:: Problem ::
Copy out each line of the data below that contains the word "cluster". Case matters.

:: Source data ::
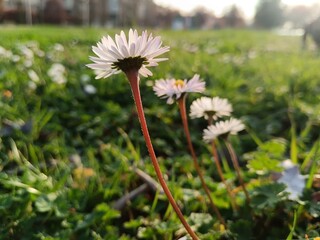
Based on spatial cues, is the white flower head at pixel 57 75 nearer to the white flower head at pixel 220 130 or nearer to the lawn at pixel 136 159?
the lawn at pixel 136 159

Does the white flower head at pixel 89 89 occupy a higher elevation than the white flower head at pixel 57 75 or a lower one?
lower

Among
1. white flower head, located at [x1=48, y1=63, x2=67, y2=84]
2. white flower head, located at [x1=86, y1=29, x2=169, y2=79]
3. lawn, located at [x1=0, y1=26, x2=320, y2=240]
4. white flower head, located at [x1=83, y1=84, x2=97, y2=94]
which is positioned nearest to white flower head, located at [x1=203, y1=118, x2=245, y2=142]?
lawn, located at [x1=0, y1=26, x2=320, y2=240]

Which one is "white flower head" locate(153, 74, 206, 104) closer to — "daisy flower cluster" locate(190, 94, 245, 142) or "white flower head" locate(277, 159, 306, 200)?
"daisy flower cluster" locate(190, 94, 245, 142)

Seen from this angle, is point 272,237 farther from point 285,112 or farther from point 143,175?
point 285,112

==

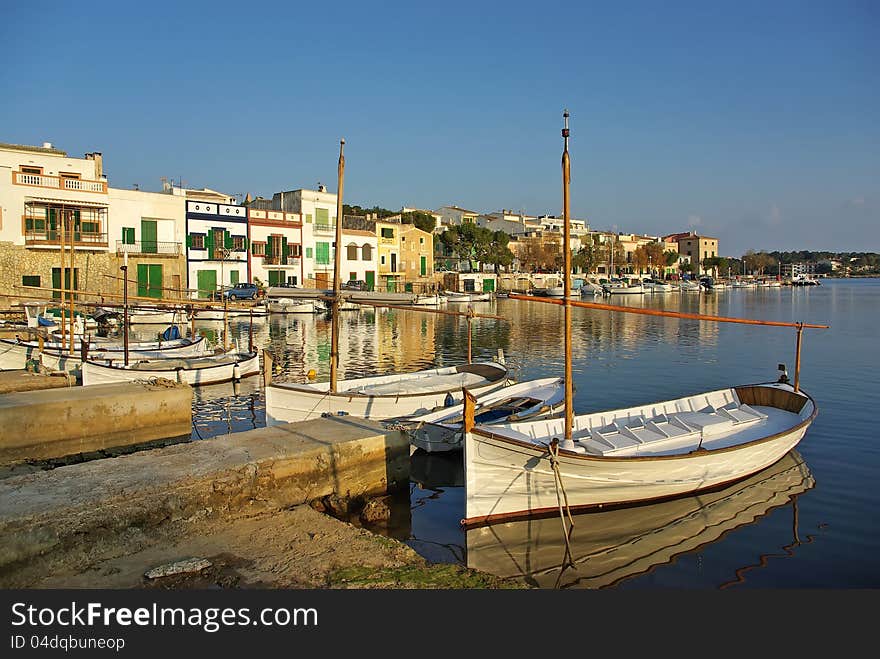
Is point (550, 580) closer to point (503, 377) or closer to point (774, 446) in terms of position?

==

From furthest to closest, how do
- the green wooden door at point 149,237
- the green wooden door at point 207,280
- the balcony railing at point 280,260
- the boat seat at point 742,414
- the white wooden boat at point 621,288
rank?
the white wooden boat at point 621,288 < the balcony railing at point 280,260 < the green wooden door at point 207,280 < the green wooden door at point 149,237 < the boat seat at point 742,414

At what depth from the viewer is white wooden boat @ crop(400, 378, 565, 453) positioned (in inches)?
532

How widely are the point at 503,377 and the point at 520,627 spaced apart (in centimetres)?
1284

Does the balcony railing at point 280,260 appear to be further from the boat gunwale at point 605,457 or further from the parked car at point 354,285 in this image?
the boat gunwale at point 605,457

:: Exercise answer ::
Which one is "white flower head" locate(153, 74, 206, 104) closer to — "daisy flower cluster" locate(190, 94, 245, 142) or "white flower head" locate(277, 159, 306, 200)?
"daisy flower cluster" locate(190, 94, 245, 142)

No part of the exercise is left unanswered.